According to Dr.Pardee, the problem is that most Americans are overfed but undernourished. “Your gut health largely depends on the foods you choose to consume. The standard American diet high in sugar and processed foods can increase inflammation throughout the body, including in the gut, leading to several chronic diseases and symptoms like bloating, constipation, or diarrhea. To improve gut health, you have to consume a wide variety of vegetables since your diet’s diversity increases your gut microbiome, the collection of bacteria, fungi, protozoa, and viruses that reside in your gut.”

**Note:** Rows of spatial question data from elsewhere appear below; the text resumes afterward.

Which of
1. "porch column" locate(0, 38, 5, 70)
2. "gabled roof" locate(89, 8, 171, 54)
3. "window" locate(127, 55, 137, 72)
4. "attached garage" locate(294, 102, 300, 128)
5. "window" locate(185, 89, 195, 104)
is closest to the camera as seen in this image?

How to nourish your gut bacteria
When treating patients with gut health issues, her first approach is to implement a short-term elimination diet. Dairy, grains, processed foods, eggs, and even nuts are taken out for 30 days and reintroduced back into the diet one at a time so that patients can really see which foods they can tolerate. Dr. Pardee says that when your gut is healthy, you should be able to digest all whole foods. Adverse reactions to unhealthy, processed foods like fast food and sugary desserts are normal reactions. Adverse reactions to specific whole foods are not normal and indicate gut problems.
In addition to trying an elimination diet, she recommends incorporating lots of soups and stews into your diet. Consuming cooked vegetables and purees is easier for your body to digest because half the work is already done. When vegetables are first pre-digested through the cooking process, your body can better absorb all of the amazing nutrients through digestion. Below find the best vegetables to include in your diet to optimize gut health
1.) Bitter vegetables:
Bitter vegetables like dandelion greens, arugula, and endive stimulate your body to produce digestive enzymes from the pancreas that help break down foods to prevent bloating and indigestion after meals. This is also why traditionally, we drink bitter drinks like aperitifs before eating to start the digestive process and prep our system for food.
Ginger is a gut-loving herb that helps to stimulate motility in the gastrointestinal tract that ensures digested food continues to move through our intestines for regular healthy bowel movements. Ginger can reduce bloating and helps prevent constipation. It can be consumed fresh, powdered, or as a tea-drinking between meals.
Peppermint helps relieve gas and discomfort in the gut. For people with IBS or anyone with occasional excess gas formation drinking peppermint tea between meals can be very helpful.
4.) Jerusalem artichoke:
Jerusalem artichokes contain a lot of prebiotic fiber. This fiber helps to feed our gut microbiota (the bacteria that reside in our gut). The bacteria in our gut break down this fiber and produce anti-inflammatory compounds called metabolites that have many roles, including reducing inflammation.
5.) Marshmallow root:
Marshmallow root is an herb used for centuries for its healing effects on the gut and is traditionally consumed as tea. For people with gastritis, which is inflammation of the stomach lining, marshmallow root can help to soothe the tissue and aid in the repair of this tissue.
rē•strengthening your gut health through food can optimize your entire body and help you achieve your fullest potential. Your gut microbiome is the biggest organ in your entire body. Keeping it healthy and thriving is one of the best ways to nourish your well-being.